Places of worship in England will be allowed to reopen on the 4 July, after the latest easing of lockdown restrictions was announced earlier today.
Churches were previously permitted to open for private prayer, but regular church services will now be allowed, as long as appropriate social distancing measures are applied. Weddings can also take place again, although numbers will be restricted to a maximum of 30.
The announcement comes as churches in Northern Ireland are due to reopen on the 29 June and church buildings in Wales and Scotland are also able to open for private prayer.
The Prime Minister announced the easing of restrictions in a statement to the House of Commons earlier this afternoon.
He said: “I am delighted that places of worship will be able to reopen for prayer and services – including weddings with a maximum of 30 people, all subject to social distancing.”
The changes follow calls to allow churches across the UK to resume activity as soon as possible.

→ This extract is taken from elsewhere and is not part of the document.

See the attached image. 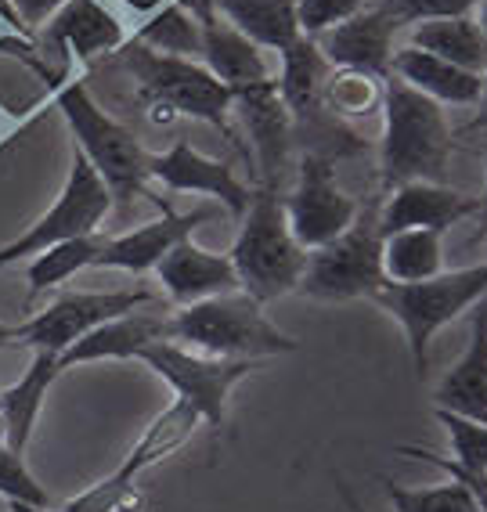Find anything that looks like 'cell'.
<instances>
[{"mask_svg":"<svg viewBox=\"0 0 487 512\" xmlns=\"http://www.w3.org/2000/svg\"><path fill=\"white\" fill-rule=\"evenodd\" d=\"M477 8H480V29H484V33H487V0H480V4H477Z\"/></svg>","mask_w":487,"mask_h":512,"instance_id":"43","label":"cell"},{"mask_svg":"<svg viewBox=\"0 0 487 512\" xmlns=\"http://www.w3.org/2000/svg\"><path fill=\"white\" fill-rule=\"evenodd\" d=\"M231 109H239L242 123H246L257 163L264 170V184L275 188V181L285 170V159H289V141H293V116L278 94V76L239 91L231 98Z\"/></svg>","mask_w":487,"mask_h":512,"instance_id":"18","label":"cell"},{"mask_svg":"<svg viewBox=\"0 0 487 512\" xmlns=\"http://www.w3.org/2000/svg\"><path fill=\"white\" fill-rule=\"evenodd\" d=\"M102 231H91V235H76V238H65V242H55V246H47L44 253H37L29 260L26 267V282H29V296H40L47 289H55V285L69 282L73 275L94 267L98 253L105 246Z\"/></svg>","mask_w":487,"mask_h":512,"instance_id":"28","label":"cell"},{"mask_svg":"<svg viewBox=\"0 0 487 512\" xmlns=\"http://www.w3.org/2000/svg\"><path fill=\"white\" fill-rule=\"evenodd\" d=\"M51 101L65 116L69 130H73V148H80L87 163L94 166V174L102 177L105 188L112 192V202L127 206L134 195H148V152L138 141V134L123 127L120 119H112L109 112L91 98L87 80L83 76H69L51 91Z\"/></svg>","mask_w":487,"mask_h":512,"instance_id":"4","label":"cell"},{"mask_svg":"<svg viewBox=\"0 0 487 512\" xmlns=\"http://www.w3.org/2000/svg\"><path fill=\"white\" fill-rule=\"evenodd\" d=\"M0 512H11V502L4 498V494H0Z\"/></svg>","mask_w":487,"mask_h":512,"instance_id":"45","label":"cell"},{"mask_svg":"<svg viewBox=\"0 0 487 512\" xmlns=\"http://www.w3.org/2000/svg\"><path fill=\"white\" fill-rule=\"evenodd\" d=\"M138 361L174 386L177 401L184 408H192L199 422L210 430H224L231 390L264 365V361H228V357L195 354V350L181 347L174 339H159V343L145 347Z\"/></svg>","mask_w":487,"mask_h":512,"instance_id":"8","label":"cell"},{"mask_svg":"<svg viewBox=\"0 0 487 512\" xmlns=\"http://www.w3.org/2000/svg\"><path fill=\"white\" fill-rule=\"evenodd\" d=\"M477 127H487V73H484V94H480V116Z\"/></svg>","mask_w":487,"mask_h":512,"instance_id":"41","label":"cell"},{"mask_svg":"<svg viewBox=\"0 0 487 512\" xmlns=\"http://www.w3.org/2000/svg\"><path fill=\"white\" fill-rule=\"evenodd\" d=\"M433 401H437L441 412L462 415V419L487 426V311H480V307L473 311V329H469L466 350L448 368Z\"/></svg>","mask_w":487,"mask_h":512,"instance_id":"21","label":"cell"},{"mask_svg":"<svg viewBox=\"0 0 487 512\" xmlns=\"http://www.w3.org/2000/svg\"><path fill=\"white\" fill-rule=\"evenodd\" d=\"M332 65L318 51L314 37H300L293 44L278 51V94H282L285 109L293 116V123H311L322 119L325 112V83H329Z\"/></svg>","mask_w":487,"mask_h":512,"instance_id":"22","label":"cell"},{"mask_svg":"<svg viewBox=\"0 0 487 512\" xmlns=\"http://www.w3.org/2000/svg\"><path fill=\"white\" fill-rule=\"evenodd\" d=\"M62 4H65V0H11V8H15V15H19L22 22H26L29 33L44 29L47 22L58 15V8H62Z\"/></svg>","mask_w":487,"mask_h":512,"instance_id":"37","label":"cell"},{"mask_svg":"<svg viewBox=\"0 0 487 512\" xmlns=\"http://www.w3.org/2000/svg\"><path fill=\"white\" fill-rule=\"evenodd\" d=\"M11 343H22V321H19V325H8V321H0V350L11 347Z\"/></svg>","mask_w":487,"mask_h":512,"instance_id":"40","label":"cell"},{"mask_svg":"<svg viewBox=\"0 0 487 512\" xmlns=\"http://www.w3.org/2000/svg\"><path fill=\"white\" fill-rule=\"evenodd\" d=\"M148 177L159 181L170 192H192V195H210L217 206L239 220L249 206V184L239 181V174L221 159H210L203 152H195L188 141H174V145L148 156Z\"/></svg>","mask_w":487,"mask_h":512,"instance_id":"14","label":"cell"},{"mask_svg":"<svg viewBox=\"0 0 487 512\" xmlns=\"http://www.w3.org/2000/svg\"><path fill=\"white\" fill-rule=\"evenodd\" d=\"M127 40L123 22L102 0H65L55 19L37 29L40 51L65 73H73V65H91L116 55Z\"/></svg>","mask_w":487,"mask_h":512,"instance_id":"13","label":"cell"},{"mask_svg":"<svg viewBox=\"0 0 487 512\" xmlns=\"http://www.w3.org/2000/svg\"><path fill=\"white\" fill-rule=\"evenodd\" d=\"M120 65L134 83V98L145 105L156 123H170L177 116L203 119L210 127L224 130L231 112V91L195 58L159 55L152 47L127 40L116 51Z\"/></svg>","mask_w":487,"mask_h":512,"instance_id":"3","label":"cell"},{"mask_svg":"<svg viewBox=\"0 0 487 512\" xmlns=\"http://www.w3.org/2000/svg\"><path fill=\"white\" fill-rule=\"evenodd\" d=\"M0 494L8 502H26V505H40V509H51V494L47 487H40V480L29 473L26 455L15 451L4 440V430H0Z\"/></svg>","mask_w":487,"mask_h":512,"instance_id":"32","label":"cell"},{"mask_svg":"<svg viewBox=\"0 0 487 512\" xmlns=\"http://www.w3.org/2000/svg\"><path fill=\"white\" fill-rule=\"evenodd\" d=\"M444 271L441 231L405 228L383 235V278L394 285H412L437 278Z\"/></svg>","mask_w":487,"mask_h":512,"instance_id":"27","label":"cell"},{"mask_svg":"<svg viewBox=\"0 0 487 512\" xmlns=\"http://www.w3.org/2000/svg\"><path fill=\"white\" fill-rule=\"evenodd\" d=\"M123 8H130L134 15H141V19H148L152 11H159L166 4V0H120Z\"/></svg>","mask_w":487,"mask_h":512,"instance_id":"39","label":"cell"},{"mask_svg":"<svg viewBox=\"0 0 487 512\" xmlns=\"http://www.w3.org/2000/svg\"><path fill=\"white\" fill-rule=\"evenodd\" d=\"M166 336L206 357L228 361H267L300 350L293 336H285L264 314V303L242 289L210 296V300L177 307L166 321Z\"/></svg>","mask_w":487,"mask_h":512,"instance_id":"1","label":"cell"},{"mask_svg":"<svg viewBox=\"0 0 487 512\" xmlns=\"http://www.w3.org/2000/svg\"><path fill=\"white\" fill-rule=\"evenodd\" d=\"M217 217L213 206H199L192 213H174L170 202H163V217L148 220L141 228L127 231V235L105 238L102 253L94 260V267H116V271H130V275H145L156 271V264L163 260L181 238H192V231L206 220Z\"/></svg>","mask_w":487,"mask_h":512,"instance_id":"16","label":"cell"},{"mask_svg":"<svg viewBox=\"0 0 487 512\" xmlns=\"http://www.w3.org/2000/svg\"><path fill=\"white\" fill-rule=\"evenodd\" d=\"M437 422L448 430L451 455H455L451 462H459L462 469H473V473H487V426L441 412V408H437Z\"/></svg>","mask_w":487,"mask_h":512,"instance_id":"33","label":"cell"},{"mask_svg":"<svg viewBox=\"0 0 487 512\" xmlns=\"http://www.w3.org/2000/svg\"><path fill=\"white\" fill-rule=\"evenodd\" d=\"M480 210V199L462 195L455 188H444L437 181H405L397 184L386 206L379 210V231H405V228H426V231H448L459 220L473 217Z\"/></svg>","mask_w":487,"mask_h":512,"instance_id":"17","label":"cell"},{"mask_svg":"<svg viewBox=\"0 0 487 512\" xmlns=\"http://www.w3.org/2000/svg\"><path fill=\"white\" fill-rule=\"evenodd\" d=\"M480 0H379V8L397 22V26H419L433 19H459L473 15Z\"/></svg>","mask_w":487,"mask_h":512,"instance_id":"34","label":"cell"},{"mask_svg":"<svg viewBox=\"0 0 487 512\" xmlns=\"http://www.w3.org/2000/svg\"><path fill=\"white\" fill-rule=\"evenodd\" d=\"M152 289H105V293H62L44 311L22 321V343L29 350H51L65 354L76 339L112 318H123L130 311L152 307Z\"/></svg>","mask_w":487,"mask_h":512,"instance_id":"11","label":"cell"},{"mask_svg":"<svg viewBox=\"0 0 487 512\" xmlns=\"http://www.w3.org/2000/svg\"><path fill=\"white\" fill-rule=\"evenodd\" d=\"M484 293H487V260L484 264L462 267V271H441L437 278H426V282H412V285L383 282V289L372 300L386 314H394L401 321L415 375L423 379L426 368H430L433 336L444 325H451L455 318H462L466 311H473L484 300Z\"/></svg>","mask_w":487,"mask_h":512,"instance_id":"6","label":"cell"},{"mask_svg":"<svg viewBox=\"0 0 487 512\" xmlns=\"http://www.w3.org/2000/svg\"><path fill=\"white\" fill-rule=\"evenodd\" d=\"M239 289L249 293L253 300L271 303L300 289L307 267V249L296 242L285 220V199L260 184L257 192L249 195L246 213L239 217V235L228 253Z\"/></svg>","mask_w":487,"mask_h":512,"instance_id":"2","label":"cell"},{"mask_svg":"<svg viewBox=\"0 0 487 512\" xmlns=\"http://www.w3.org/2000/svg\"><path fill=\"white\" fill-rule=\"evenodd\" d=\"M166 321L170 314L163 311H130L123 318H112L98 329H91L87 336H80L73 347L58 354L62 361V372L73 365H94V361H138V354L159 339H170L166 336Z\"/></svg>","mask_w":487,"mask_h":512,"instance_id":"20","label":"cell"},{"mask_svg":"<svg viewBox=\"0 0 487 512\" xmlns=\"http://www.w3.org/2000/svg\"><path fill=\"white\" fill-rule=\"evenodd\" d=\"M390 69L405 87L426 94L437 105H477L480 94H484V76L466 73L459 65L444 62L437 55H426V51H419L412 44L397 47L394 58H390Z\"/></svg>","mask_w":487,"mask_h":512,"instance_id":"24","label":"cell"},{"mask_svg":"<svg viewBox=\"0 0 487 512\" xmlns=\"http://www.w3.org/2000/svg\"><path fill=\"white\" fill-rule=\"evenodd\" d=\"M408 44L426 51V55H437L444 62L459 65L466 73H487V33L473 15L419 22V26H412Z\"/></svg>","mask_w":487,"mask_h":512,"instance_id":"26","label":"cell"},{"mask_svg":"<svg viewBox=\"0 0 487 512\" xmlns=\"http://www.w3.org/2000/svg\"><path fill=\"white\" fill-rule=\"evenodd\" d=\"M477 307H480V311H487V293H484V300H480Z\"/></svg>","mask_w":487,"mask_h":512,"instance_id":"46","label":"cell"},{"mask_svg":"<svg viewBox=\"0 0 487 512\" xmlns=\"http://www.w3.org/2000/svg\"><path fill=\"white\" fill-rule=\"evenodd\" d=\"M383 145L379 166L390 188L405 181H437L448 174L451 159V123L444 105L412 91L401 80L383 87Z\"/></svg>","mask_w":487,"mask_h":512,"instance_id":"5","label":"cell"},{"mask_svg":"<svg viewBox=\"0 0 487 512\" xmlns=\"http://www.w3.org/2000/svg\"><path fill=\"white\" fill-rule=\"evenodd\" d=\"M401 455H408V458H426L430 466H437V469H444L448 476H455V480H462V484L473 491V498H477V505L487 512V473H473V469H462L459 462H451L448 455H437V451H426V448H397Z\"/></svg>","mask_w":487,"mask_h":512,"instance_id":"36","label":"cell"},{"mask_svg":"<svg viewBox=\"0 0 487 512\" xmlns=\"http://www.w3.org/2000/svg\"><path fill=\"white\" fill-rule=\"evenodd\" d=\"M383 231L379 213L361 210L358 220L325 246L307 249V267L296 293L322 303L372 300L383 289Z\"/></svg>","mask_w":487,"mask_h":512,"instance_id":"7","label":"cell"},{"mask_svg":"<svg viewBox=\"0 0 487 512\" xmlns=\"http://www.w3.org/2000/svg\"><path fill=\"white\" fill-rule=\"evenodd\" d=\"M130 40L152 47L159 55H177V58L203 55V26H199V19L184 8L181 0H166L163 8L152 11L141 22V29Z\"/></svg>","mask_w":487,"mask_h":512,"instance_id":"29","label":"cell"},{"mask_svg":"<svg viewBox=\"0 0 487 512\" xmlns=\"http://www.w3.org/2000/svg\"><path fill=\"white\" fill-rule=\"evenodd\" d=\"M480 220H484V228H487V192H484V199H480Z\"/></svg>","mask_w":487,"mask_h":512,"instance_id":"44","label":"cell"},{"mask_svg":"<svg viewBox=\"0 0 487 512\" xmlns=\"http://www.w3.org/2000/svg\"><path fill=\"white\" fill-rule=\"evenodd\" d=\"M386 502L394 505V512H484L462 480L448 476V484H430V487H405L394 484L383 476Z\"/></svg>","mask_w":487,"mask_h":512,"instance_id":"30","label":"cell"},{"mask_svg":"<svg viewBox=\"0 0 487 512\" xmlns=\"http://www.w3.org/2000/svg\"><path fill=\"white\" fill-rule=\"evenodd\" d=\"M358 213V199H350L336 184L332 159L307 152L296 170V188L285 199V220H289L296 242L304 249L325 246L332 238H340L358 220Z\"/></svg>","mask_w":487,"mask_h":512,"instance_id":"12","label":"cell"},{"mask_svg":"<svg viewBox=\"0 0 487 512\" xmlns=\"http://www.w3.org/2000/svg\"><path fill=\"white\" fill-rule=\"evenodd\" d=\"M11 512H51V509H40V505H26V502H11Z\"/></svg>","mask_w":487,"mask_h":512,"instance_id":"42","label":"cell"},{"mask_svg":"<svg viewBox=\"0 0 487 512\" xmlns=\"http://www.w3.org/2000/svg\"><path fill=\"white\" fill-rule=\"evenodd\" d=\"M203 422L192 408H184L181 401H174L166 412H159L156 419L148 422L145 433L138 437V444L127 451L120 466L112 469L109 476H102L98 484H91L87 491H80L76 498L62 505V512H123L134 505V494H138V476L145 469H152L159 458L174 455L184 440H192V433L199 430Z\"/></svg>","mask_w":487,"mask_h":512,"instance_id":"10","label":"cell"},{"mask_svg":"<svg viewBox=\"0 0 487 512\" xmlns=\"http://www.w3.org/2000/svg\"><path fill=\"white\" fill-rule=\"evenodd\" d=\"M383 80L350 69H332L325 83V109H336L343 116H365L368 109H383ZM332 112V116H336Z\"/></svg>","mask_w":487,"mask_h":512,"instance_id":"31","label":"cell"},{"mask_svg":"<svg viewBox=\"0 0 487 512\" xmlns=\"http://www.w3.org/2000/svg\"><path fill=\"white\" fill-rule=\"evenodd\" d=\"M361 8L365 0H296V22L304 37H322L325 29L347 22Z\"/></svg>","mask_w":487,"mask_h":512,"instance_id":"35","label":"cell"},{"mask_svg":"<svg viewBox=\"0 0 487 512\" xmlns=\"http://www.w3.org/2000/svg\"><path fill=\"white\" fill-rule=\"evenodd\" d=\"M213 8L231 29H239L264 51H285L304 37L296 22V0H213Z\"/></svg>","mask_w":487,"mask_h":512,"instance_id":"25","label":"cell"},{"mask_svg":"<svg viewBox=\"0 0 487 512\" xmlns=\"http://www.w3.org/2000/svg\"><path fill=\"white\" fill-rule=\"evenodd\" d=\"M62 375V361L51 350H33L26 375L19 383H11L8 390H0V430L11 448L26 455L29 437L37 430V419L44 412V401L51 394V386Z\"/></svg>","mask_w":487,"mask_h":512,"instance_id":"23","label":"cell"},{"mask_svg":"<svg viewBox=\"0 0 487 512\" xmlns=\"http://www.w3.org/2000/svg\"><path fill=\"white\" fill-rule=\"evenodd\" d=\"M0 26L8 29V33H19V37H37V33H29L26 22L15 15V8H11V0H0Z\"/></svg>","mask_w":487,"mask_h":512,"instance_id":"38","label":"cell"},{"mask_svg":"<svg viewBox=\"0 0 487 512\" xmlns=\"http://www.w3.org/2000/svg\"><path fill=\"white\" fill-rule=\"evenodd\" d=\"M156 278H159V285H163V293L170 296L177 307H188V303L210 300V296L239 289V278H235V267H231L228 256L195 246L192 238H181V242L159 260Z\"/></svg>","mask_w":487,"mask_h":512,"instance_id":"19","label":"cell"},{"mask_svg":"<svg viewBox=\"0 0 487 512\" xmlns=\"http://www.w3.org/2000/svg\"><path fill=\"white\" fill-rule=\"evenodd\" d=\"M109 210H112V192L105 188L102 177L94 174V166L87 163V156H83L80 148H73L69 174H65V184L62 192H58L55 206L33 228H26L19 238H11L8 246H0V271L26 260V256L44 253L47 246L65 242V238L91 235L109 217Z\"/></svg>","mask_w":487,"mask_h":512,"instance_id":"9","label":"cell"},{"mask_svg":"<svg viewBox=\"0 0 487 512\" xmlns=\"http://www.w3.org/2000/svg\"><path fill=\"white\" fill-rule=\"evenodd\" d=\"M397 22L383 8H361L340 26L325 29L322 37H314L318 51L332 69H350V73H365L383 80L390 73V58H394V37Z\"/></svg>","mask_w":487,"mask_h":512,"instance_id":"15","label":"cell"}]
</instances>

Yesterday, churches in Wales and Scotland were allowed to open for private prayer with social distancing measures in place, but there is no date for the resumption of public worship.
The changes in Northern Ireland were welcomed by Reverend Trevor Gribben, General Secretary of the Presbyterian Church in Ireland.
He said: “We are delighted to have reached this point and welcome today’s indicative announcement that gathering for church services can now resume, albeit with certain restrictions in place”.
Earlier this month, campaign group Coalition for Marriage (C4M) called on the Government to end the ban on weddings.
Writing ahead of the changes allowing small weddings in Northern Ireland, the pro-marriage group said that, while sensible guidance for public health needs to be observed, “ways need to be found for people to get married once again”.